Cinéma VOD : La Femme à la fenêtre, de Joe Wright - Disponible sur Netflix

 

Anna Fox, pédopsychiatre lutte contre une dépression qui prend la forme d’une agoraphobie sévère. Ces troubles l’ont séparée de son mari et de sa fille qui vivent désormais ailleurs. Elle ne sort jamais de son grand appartement newyorkais, paralysée par l’angoisse. Son existence morose est rythmée par les appels inquiets de son ex et les livraisons de courses. Les rares visites qu’elle tolère, son psy, ou le type qu’elle a engagé comme concierge, troublent à peine sa routine. Cloitrée chez elle, elle consomme sans modération vin et neuroleptiques. Elle passe ses nuits à regarder des vieux polars hollywoodiens en noir et blanc. Hors d’un monde qu’elle observe par la fenêtre, elle regarde vivre ses voisins. Juste en face, un couple avec un adolescent qui viennent d’emménager attirent l’attention d’Anna remarque. Elle remarque une certaine tension, une violence latente entre les membres de cette famille. Le garçon de seize ans vient inopinément lui rendre visite. Il semble perturbé. Puis la mère, Jane, s’invite à l’improviste. Elles passent ensemble une soirée agréable. Le lendemain, Anna est persuadée d’assister au meurtre sanglant de Jane.
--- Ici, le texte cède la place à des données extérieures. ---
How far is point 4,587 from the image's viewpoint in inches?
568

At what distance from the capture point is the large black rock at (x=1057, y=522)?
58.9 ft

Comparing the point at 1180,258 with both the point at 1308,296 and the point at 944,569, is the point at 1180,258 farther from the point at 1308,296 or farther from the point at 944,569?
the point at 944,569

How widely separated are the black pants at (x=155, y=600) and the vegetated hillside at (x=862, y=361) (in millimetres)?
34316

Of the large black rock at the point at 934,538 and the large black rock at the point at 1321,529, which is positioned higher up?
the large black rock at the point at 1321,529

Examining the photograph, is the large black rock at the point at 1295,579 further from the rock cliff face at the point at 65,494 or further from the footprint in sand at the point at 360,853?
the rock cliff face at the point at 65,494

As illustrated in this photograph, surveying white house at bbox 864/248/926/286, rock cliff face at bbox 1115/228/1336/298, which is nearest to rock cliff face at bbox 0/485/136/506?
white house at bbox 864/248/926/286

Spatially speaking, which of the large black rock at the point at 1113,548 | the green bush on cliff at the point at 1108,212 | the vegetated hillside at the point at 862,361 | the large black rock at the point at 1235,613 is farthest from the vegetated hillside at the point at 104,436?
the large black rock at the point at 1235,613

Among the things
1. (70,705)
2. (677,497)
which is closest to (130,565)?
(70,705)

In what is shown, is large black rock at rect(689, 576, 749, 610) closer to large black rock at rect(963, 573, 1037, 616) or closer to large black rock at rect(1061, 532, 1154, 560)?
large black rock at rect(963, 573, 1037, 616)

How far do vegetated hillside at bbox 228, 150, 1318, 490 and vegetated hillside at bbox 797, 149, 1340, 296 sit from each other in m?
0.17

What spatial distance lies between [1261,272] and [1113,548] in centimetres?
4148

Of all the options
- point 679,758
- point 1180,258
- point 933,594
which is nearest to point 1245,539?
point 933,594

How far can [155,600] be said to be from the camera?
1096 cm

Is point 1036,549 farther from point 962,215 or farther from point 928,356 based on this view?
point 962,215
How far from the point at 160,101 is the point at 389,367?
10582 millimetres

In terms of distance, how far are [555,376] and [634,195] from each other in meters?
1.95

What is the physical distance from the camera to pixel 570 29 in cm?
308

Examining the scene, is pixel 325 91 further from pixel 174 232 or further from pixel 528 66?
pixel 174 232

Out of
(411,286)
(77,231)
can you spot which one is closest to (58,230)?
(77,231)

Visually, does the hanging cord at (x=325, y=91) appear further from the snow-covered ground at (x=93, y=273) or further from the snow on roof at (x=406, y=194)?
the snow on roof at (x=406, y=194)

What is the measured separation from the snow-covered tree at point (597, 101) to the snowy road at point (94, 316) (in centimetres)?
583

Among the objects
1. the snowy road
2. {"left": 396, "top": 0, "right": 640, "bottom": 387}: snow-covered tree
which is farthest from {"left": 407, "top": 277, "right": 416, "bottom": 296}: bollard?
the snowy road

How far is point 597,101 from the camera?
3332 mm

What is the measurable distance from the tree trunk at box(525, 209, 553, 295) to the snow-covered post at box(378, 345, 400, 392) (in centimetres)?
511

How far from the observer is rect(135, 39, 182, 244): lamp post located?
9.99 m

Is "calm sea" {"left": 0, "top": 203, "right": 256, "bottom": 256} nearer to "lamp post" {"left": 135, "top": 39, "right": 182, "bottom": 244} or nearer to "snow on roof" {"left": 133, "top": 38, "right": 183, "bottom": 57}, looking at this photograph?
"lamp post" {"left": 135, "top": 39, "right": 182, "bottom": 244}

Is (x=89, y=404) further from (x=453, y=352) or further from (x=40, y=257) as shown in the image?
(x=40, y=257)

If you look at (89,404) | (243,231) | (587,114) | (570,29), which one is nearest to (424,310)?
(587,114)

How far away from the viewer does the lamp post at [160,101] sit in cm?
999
Est-ce la réalité ou est-elle victime d’hallucinations liées à ses excès ? Ceux à qui elle se confie considère qu’elle est en pleine crise psychotique. 






« La Femme à la fenêtre » devait sortir en salle en mai 2020. La pandémie l’a dévié de sa route. Produit par la Fox racheté par Disney à la suite de projection test négatives ayant engendré de tourner à nouveau des segments entiers, le film a été finalement cédé à Netflix pour une sortie en VOD et streaming. Adaptation du roman à succès signé A.J. Finn, ce thriller en huis clos paranoïaque revendique une filiation évidente avec les oeuvres d’Alfred Hitchcock, « Fenêtre sur cour » dont quelques images apparaissent au début ou encore « La Maison du docteur Edwardes ». Le réalisateur Joe Wright, « Les Heures Sombres », « Reviens-moi », propose une relecture des thèmes favoris du maître jusqu’au pastiche. Il ponctue le long-métrage de clins d’œil cinéphiles, autant de références amusantes à retrouver entre deux outrances baroques et une esthétique violemment bigarrée.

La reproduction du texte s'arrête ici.